Improving diversity with data: dual announcement
Today we launch our first biennial diversity data report, alongside a new process for self-reporting gender data in our publishing system.
Collecting and understanding data is key to improving diversity in the chemical sciences – as is transparency. This is why our Diversity data report 2020 examines diversity across the breadth of our own organisational activity – from membership and education to publishing, grants and governance.
The decision to publish this report marks a milestone in our reinvigorated inclusion and diversity strategy, the foundations of which we laid in 2018 when our report Diversity landscape of the chemical sciences stated our ambition that “chemistry should be for everyone.”
We will use the findings to ensure we meet good practice, benchmark our current activities and reflect as to where we can and should improve our services and processes. The report also increases our openness and transparency, and exemplifies the need for self-reported diversity data to make chemistry more accessible and inclusive for all.
Our CEO Dr Helen Pain said: “In the past year alone, we have published findings of bias in scientific publishing, of exclusionary factors in schools, and of a worrying decline in career progression for women and ethnic minority academic chemists. For each of those issues and more, we have spearheaded action driven by the data.
“While publishing this report is an important step, we aim to report more and better quality data in the future. We will further develop trust with our community to encourage higher rates of self-reporting – as where self-reporting is low, we aren’t able to learn as much from our data, and cannot transform that into corrective action.”
Collecting data in a transparent and fair manner is challenging. Today we also announce that we have updated our journal submission and peer review system to enable diversity data collection relating to gender. This data will be self-reported and authors, reviewers and editors do not have to provide this information if they do not wish to.

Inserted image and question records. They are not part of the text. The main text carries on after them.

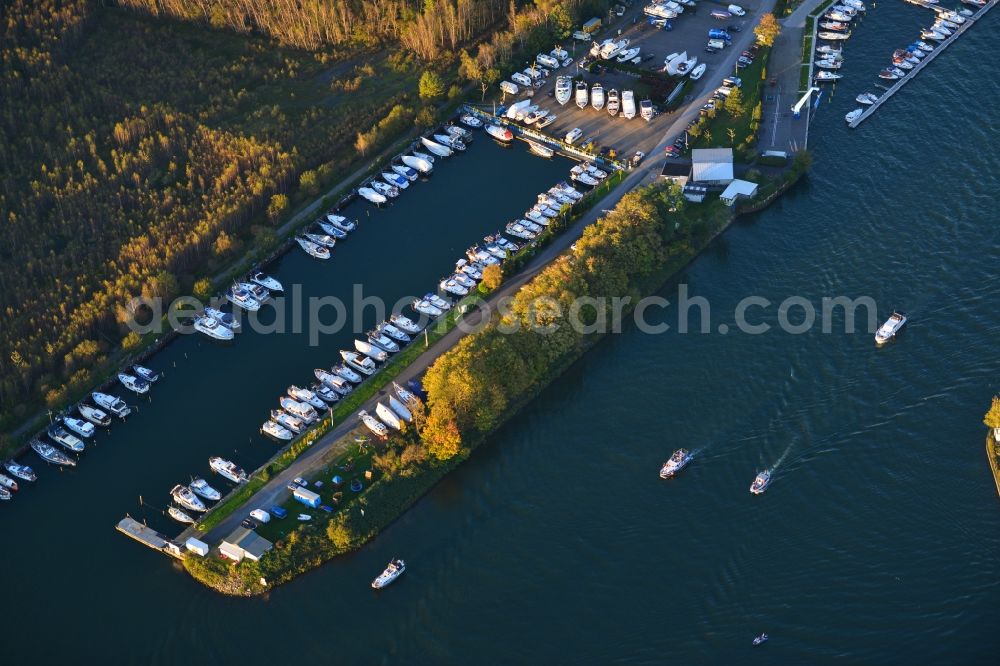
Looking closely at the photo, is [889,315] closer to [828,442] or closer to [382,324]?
[828,442]

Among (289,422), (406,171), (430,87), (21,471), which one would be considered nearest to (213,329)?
(289,422)

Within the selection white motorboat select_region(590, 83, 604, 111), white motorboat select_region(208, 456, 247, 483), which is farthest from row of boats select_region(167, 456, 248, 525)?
white motorboat select_region(590, 83, 604, 111)

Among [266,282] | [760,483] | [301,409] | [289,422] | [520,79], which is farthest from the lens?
[520,79]

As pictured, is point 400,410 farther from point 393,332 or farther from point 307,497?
point 307,497

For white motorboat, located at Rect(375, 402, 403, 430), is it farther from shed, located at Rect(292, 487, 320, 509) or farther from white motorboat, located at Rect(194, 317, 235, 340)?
white motorboat, located at Rect(194, 317, 235, 340)

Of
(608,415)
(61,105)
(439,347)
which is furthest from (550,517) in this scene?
(61,105)

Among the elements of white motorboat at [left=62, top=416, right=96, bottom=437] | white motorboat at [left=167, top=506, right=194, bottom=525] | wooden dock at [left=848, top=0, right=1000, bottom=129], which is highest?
wooden dock at [left=848, top=0, right=1000, bottom=129]
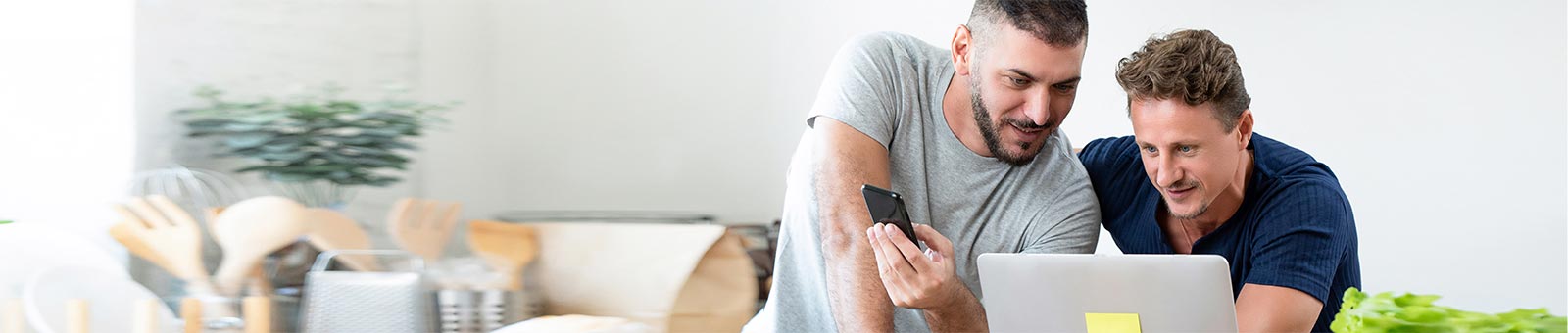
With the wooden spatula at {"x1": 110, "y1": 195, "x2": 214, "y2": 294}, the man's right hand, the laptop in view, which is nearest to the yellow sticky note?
the laptop

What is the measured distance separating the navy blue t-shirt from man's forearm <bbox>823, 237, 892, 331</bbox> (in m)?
0.41

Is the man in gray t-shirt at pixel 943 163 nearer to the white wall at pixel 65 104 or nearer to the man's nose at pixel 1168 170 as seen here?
the man's nose at pixel 1168 170

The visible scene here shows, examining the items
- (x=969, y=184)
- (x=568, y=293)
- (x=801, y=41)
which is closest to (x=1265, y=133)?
(x=801, y=41)

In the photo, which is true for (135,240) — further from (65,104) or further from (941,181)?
(941,181)

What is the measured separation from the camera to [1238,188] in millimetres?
1560

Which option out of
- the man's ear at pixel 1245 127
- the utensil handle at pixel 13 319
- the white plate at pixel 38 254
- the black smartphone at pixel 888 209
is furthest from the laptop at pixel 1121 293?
the utensil handle at pixel 13 319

We are one of the first publishers to take this step toward collecting self-reported diversity data to better understand our publishing community and eliminate biases from our activities. It will allow us to analyse gender on a journal-by-journal basis as well as on a publisher level, so we will be able to discuss any trends we find with our editorial boards and work on actions to address them. We will also continually review and improve our own processes to make sure we consider high quality data collection for every initiative and activity we run.
It marks the start of self-reporting diversity data within our processes. We are also currently working with 31 other publishers (number correct at the time of writing) internationally toward making collective improvements to data collection – this was central to the Joint agreement to inclusion and diversity in publishing we spearheaded this year to reduce bias in scholarly publishing.
Dr Pain added: “If we are to ensure talented people thrive and progress in chemistry, we need much greater transparency in reporting the data that gives us insight into the barriers people face – and the ways we can remove them.
“Having learned a great deal in the two years since publishing Diversity landscape of the chemical sciences, we have launched an ambitious new five-year strategy for inclusion and diversity. Fundamental to that strategy is reliable, high quality data collection and analysis: using reports like this one, bespoke research programmes on specific areas like ethnicity, disability and socio-economic factors, and the further cooperation of the wider chemistry community in reporting inclusion and diversity data.”
Our next diversity data report will be published in 2022, with this year’s report forming our benchmark for progress on inclusion and diversity.